According to author Charles
Blockson, Pettet came to know that the
City Hotel was a stop on the Underground Railroad. He met a young black man named
Charley who described his experience in Wheeling.
Charley had stolen a horse and run away from
his owner in Virginia. For two weeks he lived off corn and apples and was almost starved
by the time he reached Wheeling. He went to the hotel before daylight and asked the
landlord for some bread.
"You are a runaway," the landlord
said. Charley started to say no, but the landlord added, "Go with me!"
He took Charley to the barn where he had
left the stolen horse.
"Do you know whose horse that is?"
the landlord asked.
Convinced that he had
been caught and would soon be sent back to his master in chains, Charley told him the
truth and waited for the landlord to call the authorities.

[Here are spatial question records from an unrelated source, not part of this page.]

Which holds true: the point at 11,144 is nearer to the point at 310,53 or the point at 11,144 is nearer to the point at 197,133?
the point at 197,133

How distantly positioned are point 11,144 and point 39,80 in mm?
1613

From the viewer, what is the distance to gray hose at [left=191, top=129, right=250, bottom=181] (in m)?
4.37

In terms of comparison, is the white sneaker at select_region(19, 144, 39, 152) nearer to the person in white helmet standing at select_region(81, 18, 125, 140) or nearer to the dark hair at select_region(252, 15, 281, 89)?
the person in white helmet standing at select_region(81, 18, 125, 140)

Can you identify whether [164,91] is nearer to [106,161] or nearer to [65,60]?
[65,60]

Instead, the landlord said, "You see
that house beyond that lot?"
Charley nodded.
"You go there and tell them I said they
must take care of you, and give you something to eat." The landlord was smiling now,
but it was getting light. "Hurry, go right in the back door."
This is how Charley described what happened
next, according to Eber Pettet:
When I got in [the house] I could see
nobody but a sick woman on a bed. I told what the man said, and soon
I heard horses running up the road, and looking out, saw my master and
another man coming. I began to cry, but she told me to get under the bed and lie still,
and when I had done so she took up her baby, and got it to screaming with all its might.

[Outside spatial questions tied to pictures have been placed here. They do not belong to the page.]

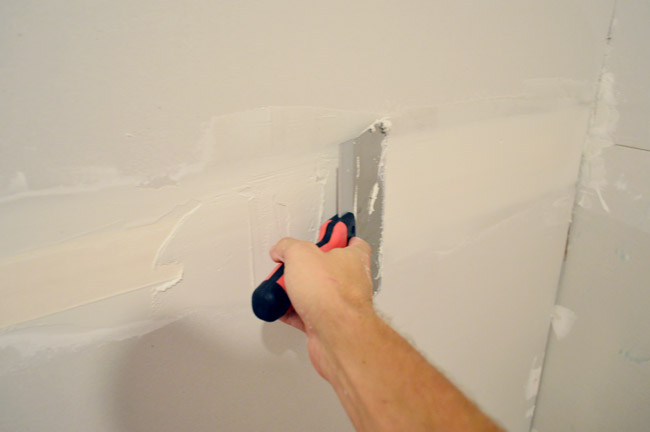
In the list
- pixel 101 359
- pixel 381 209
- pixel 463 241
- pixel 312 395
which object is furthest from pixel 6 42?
pixel 463 241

At that moment, the man who owned Charley
opened the door and looked in and asked if the woman had seen Charley.
"My husband's at the barn," she
said. "He ca tell you if he has been here."
As soon as he had gone toward the barn, the
woman turned to Charley and said, "Go up the ladder and lie down on the attic floor.
Shortly afterward, her husband walked in carrying a milk pail.
"Where is he?" he asked.
"He went up the ladder, and you must
carry him something to eat, poor fellow, he's starved."
They fed Charley and let him sleep all day.
That night, the man took him to the banks of the Ohio River, where they got into a boat
and crossed the river to the Ohio side. There, the man handed Charley two loaves of bread.
"This is a free state, and there is the
North Star," he told Charley, pointing to it. "God bless you."
Within a few weeks, thanks to other members
of the U.G.R.R., Charley was safe and free in Fredonia, New York.
Some people claim to have seen ghosts
associated with the Underground Railroad, but you probably will not read about anyone who
has gone back in time to glimpse the U.G.R.R. in action. The City Hotel is no longer
standing in Wheeling, but a time traveler there could find out where it was and wonder
what a trip back in time to the U.G.R.R. would be like.